TEXTO DE LECTURA:

====

El laboratorio del cambio
Para cualquiera que conozca la historia de Polonia y de Ucrania, toda esta solidaridad aún resulta más sorprendente.
Vuelvo de Polonia ahora mismo. Quería ver cómo ha cambiado a este país el haberse convertido en la primera línea de la retaguardia de la guerra. Quería sentir cómo estaba la situación, cómo se estaba viviendo el conflicto, qué pasaba con los refugiados ucranianos. He hablado con gente de todo tipo: arquitectos, escritores, funcionarios del gobierno, jubilados, estudiantes. Algunos que conozco desde hace muchos años, otros a los que he encontrado
ahora.

====

ENTRADAS:
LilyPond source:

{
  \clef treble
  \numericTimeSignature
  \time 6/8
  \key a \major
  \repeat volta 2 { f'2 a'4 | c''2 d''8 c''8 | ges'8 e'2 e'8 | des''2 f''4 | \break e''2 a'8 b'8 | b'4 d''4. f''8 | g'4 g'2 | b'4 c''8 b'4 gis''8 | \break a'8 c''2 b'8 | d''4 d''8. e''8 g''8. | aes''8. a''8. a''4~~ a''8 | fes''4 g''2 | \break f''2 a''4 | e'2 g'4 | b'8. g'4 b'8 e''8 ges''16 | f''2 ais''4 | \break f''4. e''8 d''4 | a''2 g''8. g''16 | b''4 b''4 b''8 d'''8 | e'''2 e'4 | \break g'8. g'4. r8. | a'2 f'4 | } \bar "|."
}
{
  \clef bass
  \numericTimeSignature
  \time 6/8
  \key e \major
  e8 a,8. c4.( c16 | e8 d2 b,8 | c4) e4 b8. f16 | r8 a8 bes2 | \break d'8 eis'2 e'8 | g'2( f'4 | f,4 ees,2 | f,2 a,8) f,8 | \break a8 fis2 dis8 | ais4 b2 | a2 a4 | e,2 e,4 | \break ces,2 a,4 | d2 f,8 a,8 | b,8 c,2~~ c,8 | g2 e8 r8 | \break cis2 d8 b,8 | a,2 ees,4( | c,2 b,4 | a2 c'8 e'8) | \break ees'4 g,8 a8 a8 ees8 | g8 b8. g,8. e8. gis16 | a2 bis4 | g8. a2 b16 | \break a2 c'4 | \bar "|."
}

====

TAREAS:
1 – En el texto sobre Polonia y la guerra, ¿con qué tipos de personas afirma haber hablado quien escribe?
2 – Prosiga el texto sobre Polonia y la guerra a partir de su última oración.

RESPUESTAS:
1 – Con arquitectos, escritores, funcionarios del gobierno, jubilados y estudiantes.

2 –
Hablo con Daniel Odija en Słupsk. Es una pequeña ciudad al norte, cerca del mar. Daniel, uno de los escritores polacos que más aprecio, ha escrito unas novelas en las que describe con precisión los dolorosos cambios de la provincia polaca tras el fin del comunismo. En sus primeros libros, Słupsk es una ciudad oscura, en decadencia, con fábricas cerradas, patologías sociales, drogadicción y una cierta violencia. Así la conocí yo también hace más de veinte años. Daniel y yo charlamos ahora en un café-librería amplio y luminoso, fundado hace unos años por una mujer que, tras hacer dinero en Varsovia con una start-up de internet, decidió volver a su tierra y crear algo nuevo. A nuestro alrededor, la ciudad está ahora reluciente. Antiguos edificios recién restaurados, museos imponentes, calles limpias y renovadas que quedarían bien en Estocolmo o Copenhague. Por supuesto, como en la España de mi juventud, en todo figura la tablita azul de la Unión Europea. Puede que esto explique en parte que hoy día Polonia sea el país de la UE con mayor aprecio por la unidad europea. Y ello pese que desde hace años gobierna un partido populista, nacionalista y antieuropeo. La divergencia entre el desafuero de las opciones políticas y la sociedad, es una muestra más de la capacidad de resistencia y reinvención de los polacos.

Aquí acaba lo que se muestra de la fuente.